For someone who is sixteen; seventeen years ago is the far distant dark ages before the beginnings of time. For me, it's the other way around. It doesn't seem like enough has happened over the past seventeen years for things to have changed very much, so it keeps coming as a shock to me to notice how different my long-sleeping, recently revived video recordings from 1990-92 (digitized from analogue 8mm tape) look. Without dwelling on the changes too much (or maybe too much, we'll see), here is a description of my video clip (at YouTube) entitled '"Free Tissues, Crosswalks & a Speech" (July 1991)'.

Coming up one of the narrow stairs from the underground part of Ikebukuro Station, walking past a platoon of schoolgirls wearing "sailor" style school uniforms. This was before Japanese school uniforms became - in just a few years - mini-skirts (they had to be below the knee before), and the sailor style uniforms were considered to be the most stylish (and generally used by private schools, while public schools were more conservative).

The most striking part of this section of the clip for me, was the fact that I'm taking pictures while walking up public stairs. Two things have made this an overly dangerous thing to do. Cell phones & mini-skirts. There were several very public incidents of people with cell phones caught taking (or attempting to take) pictures up young women's skirts as they climbed stairs. Several things happened - among them; cell phone manufacturers made cell phone cameras so that they make a rather loud and obnoxious artificial shutter sound form the phone's speaker when a picture is taken; and there was a university professor caught, who was publicly and professionally ruined for his idiotic actions. So I never take any pictures while going up stairs any more (unless the whole flight of stairs is empty)! Best to be on the safe side.

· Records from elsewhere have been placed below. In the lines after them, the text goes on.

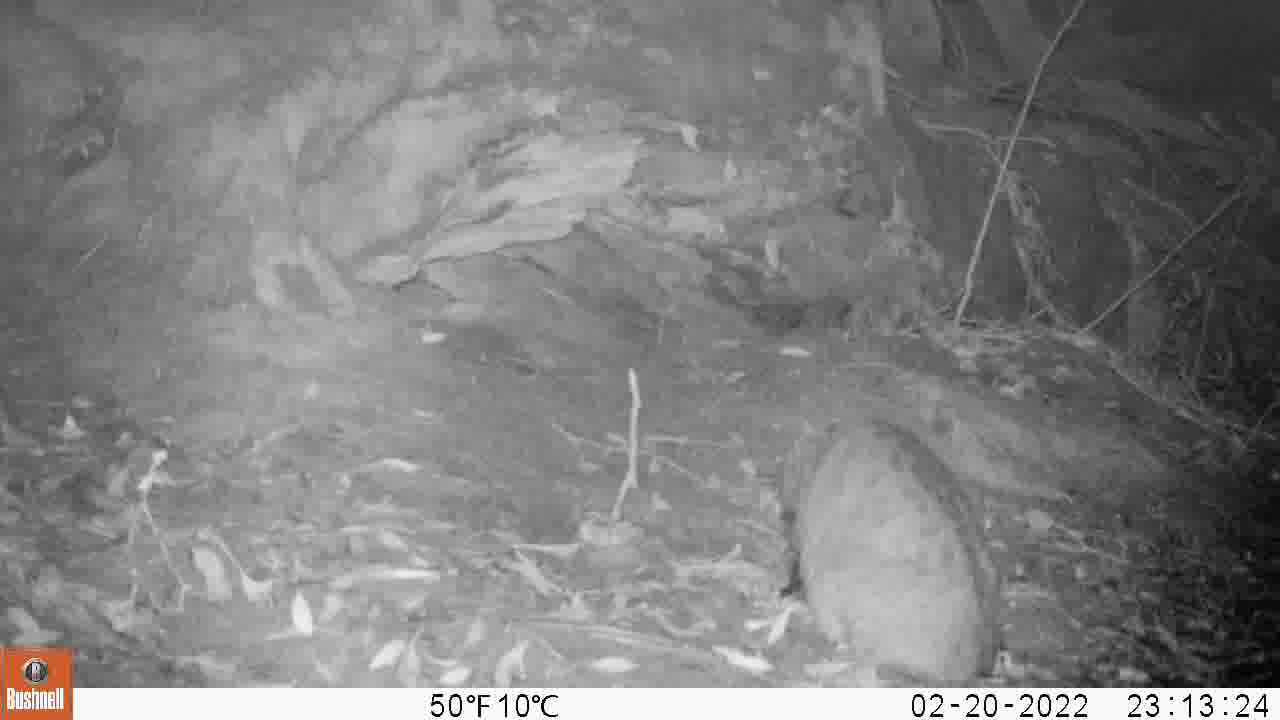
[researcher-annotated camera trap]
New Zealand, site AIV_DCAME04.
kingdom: Animalia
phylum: Chordata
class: Mammalia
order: Carnivora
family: Felidae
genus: Felis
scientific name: Felis catus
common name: domestic cat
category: cat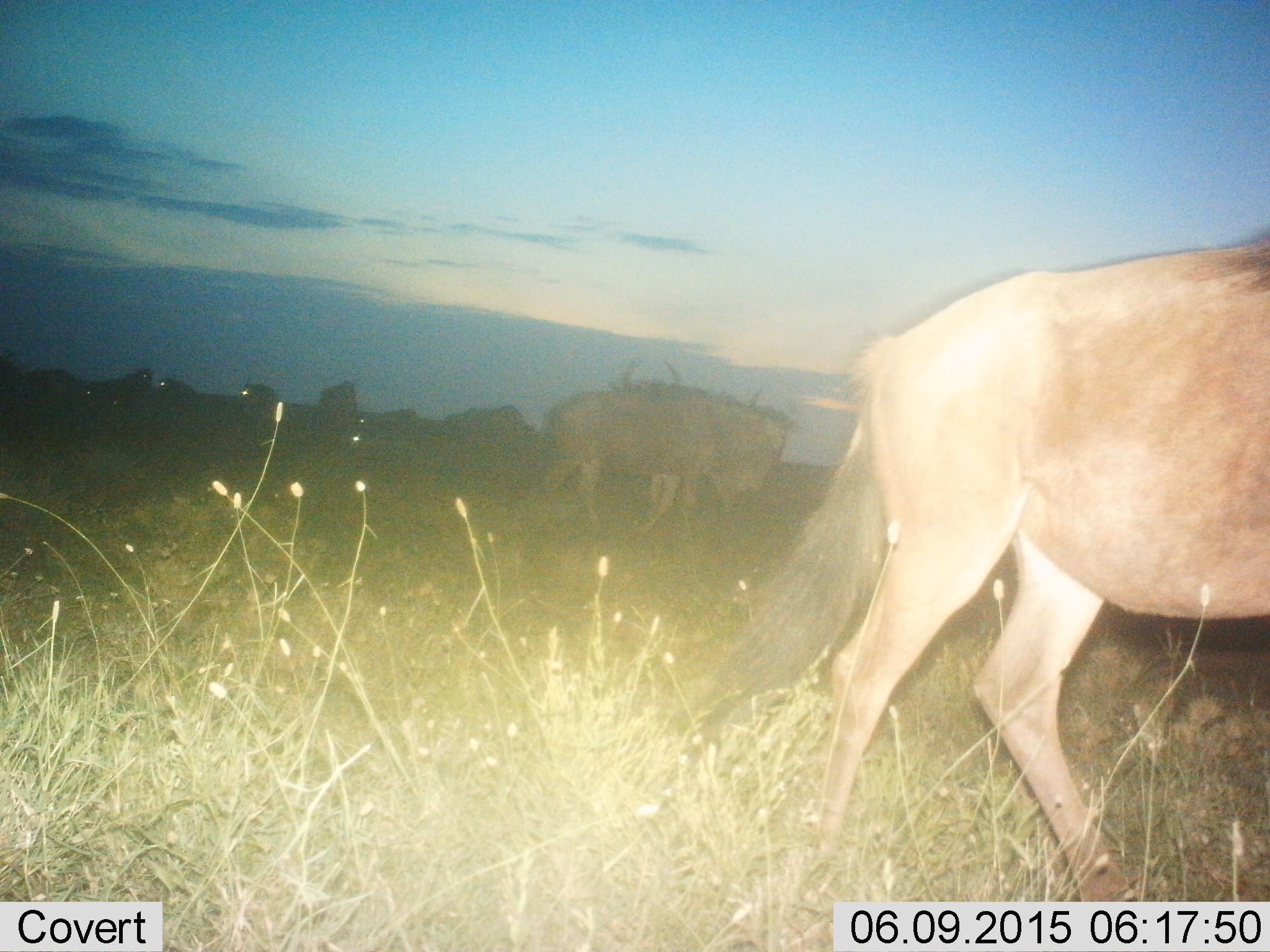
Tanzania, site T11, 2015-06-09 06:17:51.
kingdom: Animalia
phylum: Chordata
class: Mammalia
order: Artiodactyla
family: Bovidae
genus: Connochaetes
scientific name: Connochaetes taurinus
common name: blue wildebeest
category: wildebeest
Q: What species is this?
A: Wildebeest (blue wildebeest) (Connochaetes taurinus).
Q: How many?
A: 10.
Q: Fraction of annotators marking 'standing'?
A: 64%.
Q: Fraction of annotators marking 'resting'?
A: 9%.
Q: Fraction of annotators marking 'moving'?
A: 91%.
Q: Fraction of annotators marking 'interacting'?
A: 9%.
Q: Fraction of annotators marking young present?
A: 0%.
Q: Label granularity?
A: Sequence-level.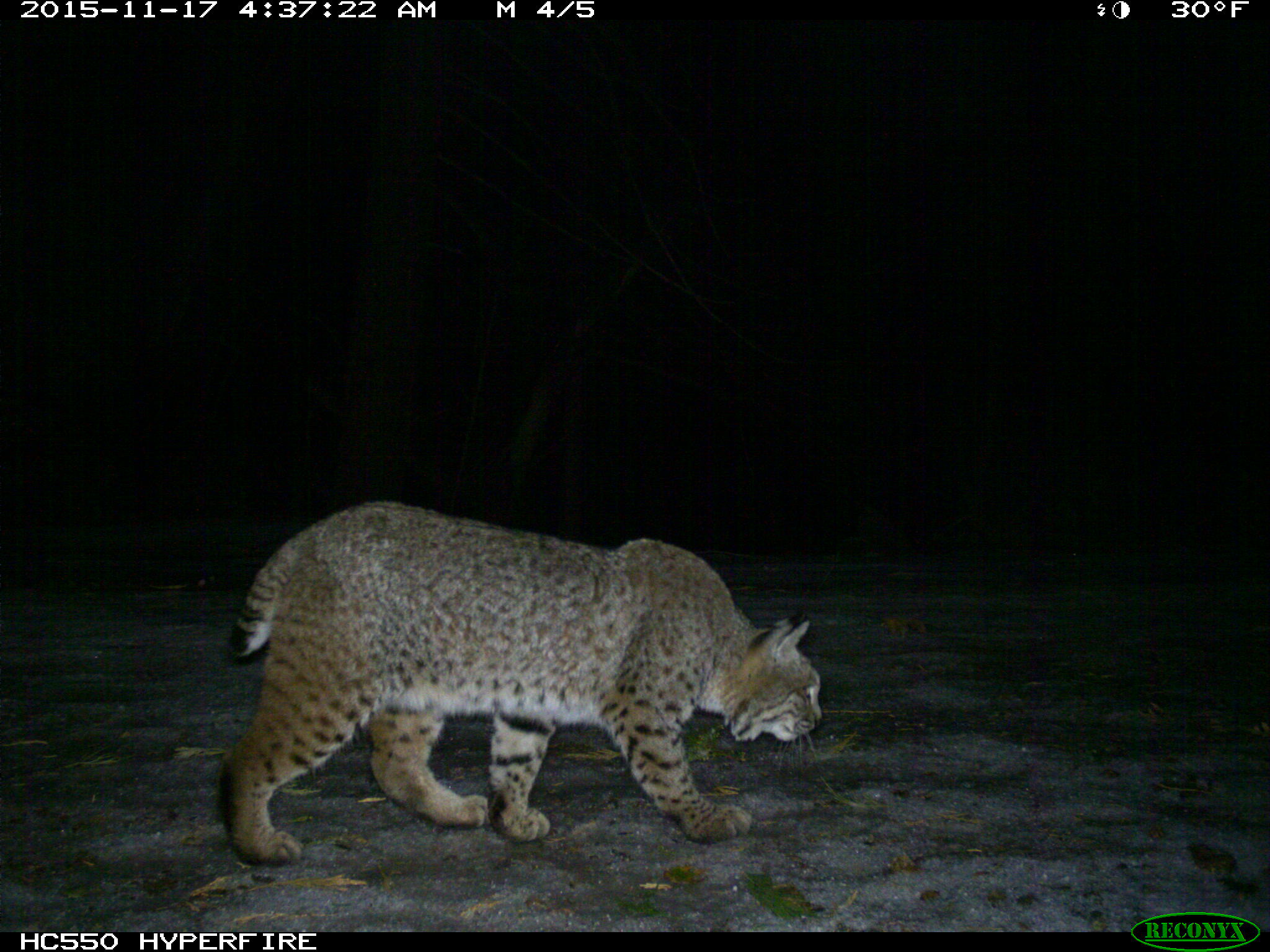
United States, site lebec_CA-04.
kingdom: Animalia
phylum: Chordata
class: Mammalia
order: Carnivora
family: Felidae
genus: Lynx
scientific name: Lynx rufus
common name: bobcat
Lynx rufus (bobcat).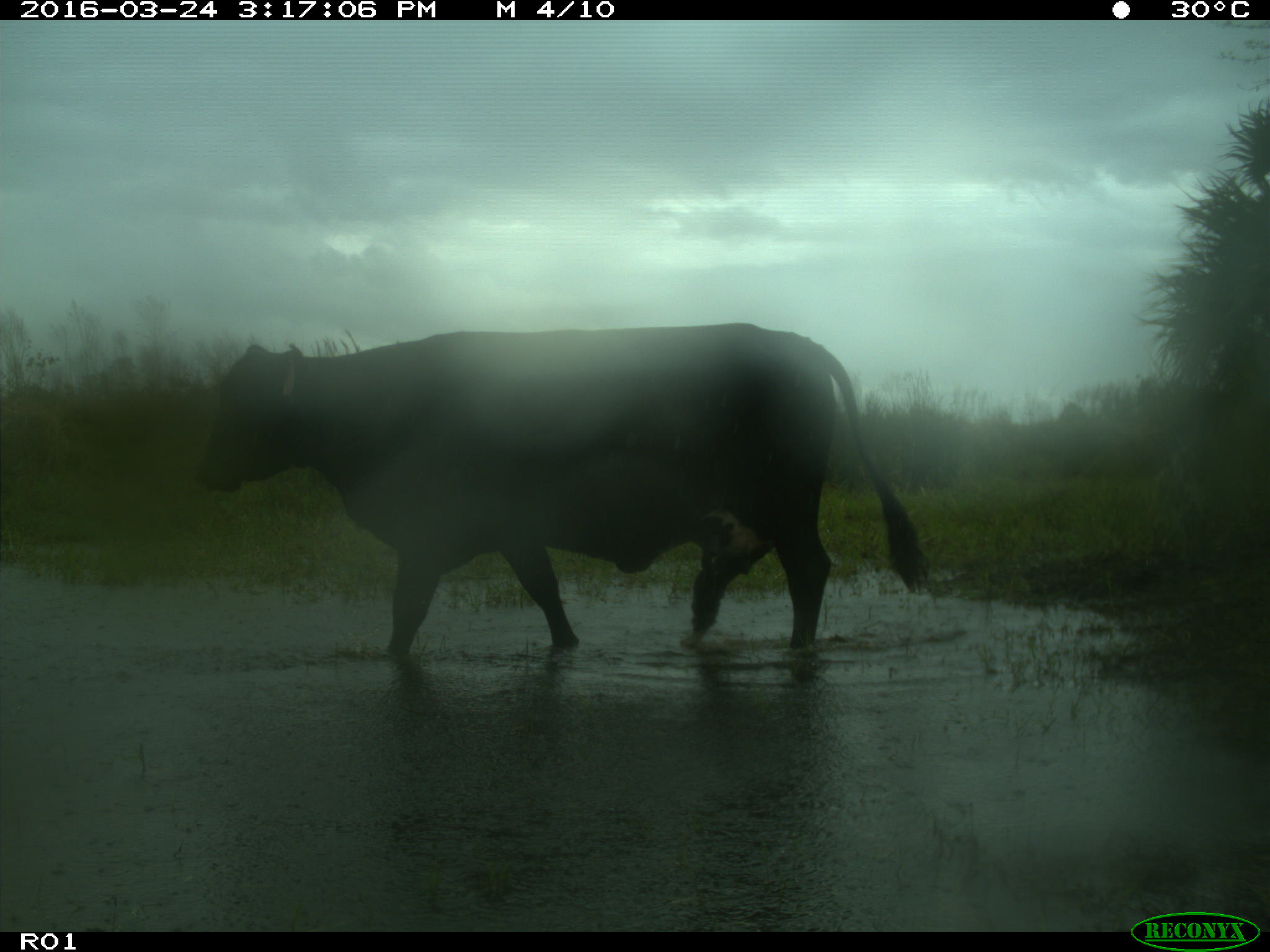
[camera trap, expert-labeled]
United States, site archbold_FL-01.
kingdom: Animalia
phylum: Chordata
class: Mammalia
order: Artiodactyla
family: Bovidae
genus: Bos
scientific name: Bos taurus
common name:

The free packs of tissues (with advertising on the packs). Those haven't changed much. They still pass them out, and they still target certain people when passing them out. Most are for loan companies (or real estate companies) and - generally, not always - they will give them to anyone. The man who reluctantly handed over a pack I later saw very energetically passing them out to women. I don't remember exactly what it was - I have some other video I took of close-ups of tissue packs I'd been given - I'll try to find that and see what they were exactly.

Right where the over-amplified man giving a speech says "Ittai, Nippon wa do natte'ru daro?!" ("What in the world is happening to Japan?!"), I walk past a... monk(?) who is ringing a bell and awaiting donations. You used to see one of these guys pretty regularly, but it's become rather rare. I did see one in Shinjuku a few weeks ago.

Speaking of the over-amplified speech (coming from a loudspeaker truck parked in front of the station - not visible in the clip - with the shouting man standing on a platform built onto the roof), there used to be a lot of those, and they were generally right-wing people urging the country to move to the right. That you don't hear these people in public much these days may have something to do with things having gone to the right somewhat - just as they wanted - so maybe they see no need to make public displays now? I can't quite catch most of what the guy was saying, but there is the sentence very clearly heard that I mentioned in the preceding paragraph, and later on he's saying something about the military.

What else? Fashion and hairstyles I guess - mostly evident with the women. Oh yeah! Many people in 1991 in Japan actually had black hair! So many people (especially women) dye their hair now, that when you see someone with jet-black hair, it's actually striking! "Wow! Look at that! Actually black hair!" If you don't believe me, take a look at the dozens (hundreds maybe?) of shades of hair dye sold in drug stores, and then take a close look at the color of women's hair out in pubic. Another thing you didn't see in 1991, was men with plucked eyebrows and makeup. No comment on that one.